Honoring Evelyn Coke
She fought all the way to the Supreme Court to win justice for home care workers. Now we must honor her by advancing her cause.
For more than three decades, Evelyn Coke took care of elderly and disabled patients at homes throughout New York City. She got folks in and out of chairs and tubs, kept them fed and clean and comfortable. She made sure they had their medications. For many she was a lifeline to the outside world.
Yet because she did for a living what women do for free in the home, Evelyn Coke’s work was always under-valued. For 40 hours of work every week, she was poorly paid. And for the many hours she worked beyond that, she wasn’t paid at all. No laws were violated in the process.
Coke, a Jamaican immigrant and mother of five, was one of more than a million home care workers excluded from protection under the Fair Labor Standards Act. Seventy years ago, when the legislation was passed, Congress agreed to omit agricultural, domestic and personal care workers. They were, then as now, predominantly female and people of color.
In 1974, Congress amended the law to include some of those workers. But it explicitly kept out those it designated as babysitters and “companions.”
Evelyn Coke reminds me of Mildred, the domestic worker protagonist in Alice Childress’s Like One of the Family. Like Mildred, Evelyn Coke clearly valued her work and thought the world couldn’t function without it. She just wanted to be treated fairly—decent wages, a workplace that was clean and safe, time for rest and enjoyment.
So Coke decided to sue the home care agency for the overtime she’d been denied. Later the Service Employees International Union represented her. The issue was simple justice. Her case made it all the way to the Supreme Court. Unfortunately, the issue there was not justice but power: Did the Department of Labor have the authority to decide whether to cover home care workers? All nine justices agreed they did.
Unlike Lilly Ledbetter’s case, this one did not rally most women’s groups. The bill named after her did not garner huge attention in Congress or the media. Evelyn Coke did not campaign at the side of Barack Obama; by then she was in a wheelchair as the result of a car accident. And she will not be able to celebrate a victory that may come with this new administration. She died in early July. According to her son, a serious bedsore—the kind her skills had treated for so many others—hastened her death.
Evelyn Coke made a difference in the lives of many patients. And her courageous stand will make a difference for all caregivers. In June Senator Tom Harkin, who introduced a bill in 2007 to reverse the DOL’s rules, sent a letter signed by 14 other senators and 37 House members asking Secretary Hilda Solis to end the labor law’s exclusion of home care workers.
“Home care, increasingly, has become not casual work performed by a friend or family member but a full-time regular type of employment,” they wrote. “It is critical that these professional workers, who provide essential services to our nation’s elderly and disabled, have the same right to minimum wage and overtime pay as enjoyed by other workers.…[A]s our population ages, the demand... will only increase. Yet, there is already a shortage of qualified home care workers and there is a high turnover in the field.”
I met Secretary Solis several months ago and we talked about Evelyn Coke. “That’s just the kind of worker I want the Department of Labor to speak for,” she told me. In response to the Harkin letter, she has said that she intends to “fulfill the department’s mandate to protect America’s workers, including home health care aides, who work demanding schedules and receive low wages.”
Opponents argue that fulfilling that mandate would cost too much.

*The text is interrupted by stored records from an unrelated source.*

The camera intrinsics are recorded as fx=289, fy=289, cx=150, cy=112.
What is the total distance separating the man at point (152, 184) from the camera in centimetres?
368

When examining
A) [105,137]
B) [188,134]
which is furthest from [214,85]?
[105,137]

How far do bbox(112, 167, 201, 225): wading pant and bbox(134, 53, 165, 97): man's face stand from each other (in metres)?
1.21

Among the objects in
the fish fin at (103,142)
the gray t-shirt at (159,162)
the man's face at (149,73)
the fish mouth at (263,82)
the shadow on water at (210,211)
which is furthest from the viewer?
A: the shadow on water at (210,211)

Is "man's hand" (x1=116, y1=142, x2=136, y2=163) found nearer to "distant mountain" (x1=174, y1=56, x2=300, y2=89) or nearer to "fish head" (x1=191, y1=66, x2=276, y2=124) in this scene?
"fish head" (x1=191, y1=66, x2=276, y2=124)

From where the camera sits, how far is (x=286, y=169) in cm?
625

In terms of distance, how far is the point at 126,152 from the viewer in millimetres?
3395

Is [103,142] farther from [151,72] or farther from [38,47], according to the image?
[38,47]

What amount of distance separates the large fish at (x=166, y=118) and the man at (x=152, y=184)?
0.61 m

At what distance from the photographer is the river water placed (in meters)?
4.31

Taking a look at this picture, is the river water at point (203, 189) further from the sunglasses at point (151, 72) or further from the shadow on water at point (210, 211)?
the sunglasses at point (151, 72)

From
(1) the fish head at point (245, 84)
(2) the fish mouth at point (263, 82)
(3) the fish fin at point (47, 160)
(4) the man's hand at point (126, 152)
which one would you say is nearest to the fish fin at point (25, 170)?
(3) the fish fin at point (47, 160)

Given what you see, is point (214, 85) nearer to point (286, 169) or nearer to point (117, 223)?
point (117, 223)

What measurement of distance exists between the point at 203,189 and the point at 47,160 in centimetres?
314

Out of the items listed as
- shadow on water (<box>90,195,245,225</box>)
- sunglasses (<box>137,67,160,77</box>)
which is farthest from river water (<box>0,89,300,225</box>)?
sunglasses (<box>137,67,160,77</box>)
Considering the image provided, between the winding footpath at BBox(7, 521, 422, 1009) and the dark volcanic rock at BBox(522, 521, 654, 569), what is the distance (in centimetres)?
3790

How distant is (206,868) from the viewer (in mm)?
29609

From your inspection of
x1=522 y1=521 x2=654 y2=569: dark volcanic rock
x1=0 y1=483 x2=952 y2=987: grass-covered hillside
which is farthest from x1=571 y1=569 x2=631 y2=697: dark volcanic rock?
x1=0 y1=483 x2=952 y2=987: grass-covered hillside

The agency that employed Evelyn Coke said paying workers overtime would cause “tremendous and unsustainable losses.” New York City authorities filed a friend-of-the court brief, arguing worker protections would force more people into institutions, and would increase Medicaid costs by $250 million a year.
Justice for the Evelyn Cokes of this world will have a price tag. But the cost of injustice—poverty for full-time caregivers in one of the fastest growing fields of employment and one with a large turnover—is much higher.
For now, this household aide needs to become a household name. Let us honor Evelyn Coke posthumously as she should have been honored every day in her work.